●第三子出産
5月3日(日)午前中 埼玉県こども動物自然公園にいった。
妻は「お腹がはる」と言い、時折立ち止まる。
「ほっておいてくれる方がありがたい」
ずーんと痛みが来てしばらくすると去っていくらしい。
子宮が収縮を始めているそうだ。
午後3時半、「助産院に電話しておいた方がいいかも」
「お風呂には入りたい」ということで、風呂に入れる。
子供達に「もしかすると、今日生まれるかも」と伝えると、
「お母ちゃん」といって、次女が妻にキスをして、
長女もお腹をさすっている。
「食欲はわかない」というが、おにぎりを作る予定で、
米を急いで炊く。
4時 妻が風呂にはいる。
その間、畑に水をやる。
しばらくすると、長女が窓から
「おかあちゃんが、もう行くって。早く準備してって。
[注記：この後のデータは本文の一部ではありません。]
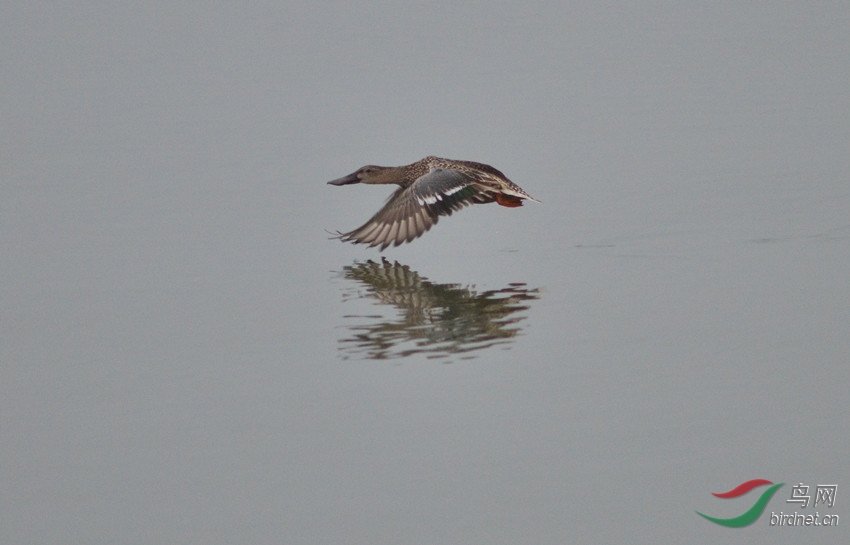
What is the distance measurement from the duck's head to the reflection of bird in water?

」
4時30分 妻と娘二人を乗せて、車で助産院に向かう。
約30分、あせらず着実に、事故を起こさず、まずは送り届けること。
それが今の俺の役目だ。
「エアコン、切って。風が気持ち悪い。」
「はーはー、ふー。」
助手席で、言葉少なく苦しんでいる妻。
後ろの子供たちは静かだ。と思ったら、前に頭が倒れていた。
眠っているようだ。
長い30分がたち、助産院につく。
助産師さん達が、スタンバイをしてくれていて、
「よくがんばりましたね。どうぞ。」
と中へいざなってくれた。
玄関の前に付けた車を、駐車場に入れる。
5時5分 ビデオをセットする。
「だんなさん、セットが終わったら、奥さんの手を握ってあげて。」
左手で妻の右手を握る。
「足ふんばらせて。」
妻が助産師さんに頼む。
力が入るたび、私の左胸の肉に、妻の左手の指が食い込む。
(痛いな・・・)
(けど、もっと痛いだろうし、我慢しないと・・・)
少し中腰になったときに、妻の力が入り、腹の肉をつかまれた。
(これは痛い・・・)
(でも我慢しないと・・・)
何度か繰り返していくうちに、
「あ、頭が出てきましたよ。」
助産師さんの声がする。
灰色の赤ん坊の髪の毛がついた丸い頭が出てきている。
「少し向けますね」
頭の向きを変えてくれた。
赤ん坊の顔がぴょこんと出てきている。
(かわいい)
目をつむって「ん」という感じで出ている。
長女と次女もはしゃいでいる。
「赤ちゃん、でてきた!」
5時40分ごろ
「あー、出てきましたよ。」
へその緒がついた赤ん坊がでてきた。
「触ってみます?」
助産師さんに促され、青白黒いへその緒を
人差し指と親指でつまむ。
トクトクトク・・・
動いている!
長女と一緒にへその緒を切る。
今回は、おちんちんがついているので、
そこにハサミがあたらないよう注意した。
奥さん、お疲れさまでした。ありがとう。
舞郁、彩乃、弟ができて良かったね。
寛人 ひろと (息子の名前) 生まれてきてくれてありがとう。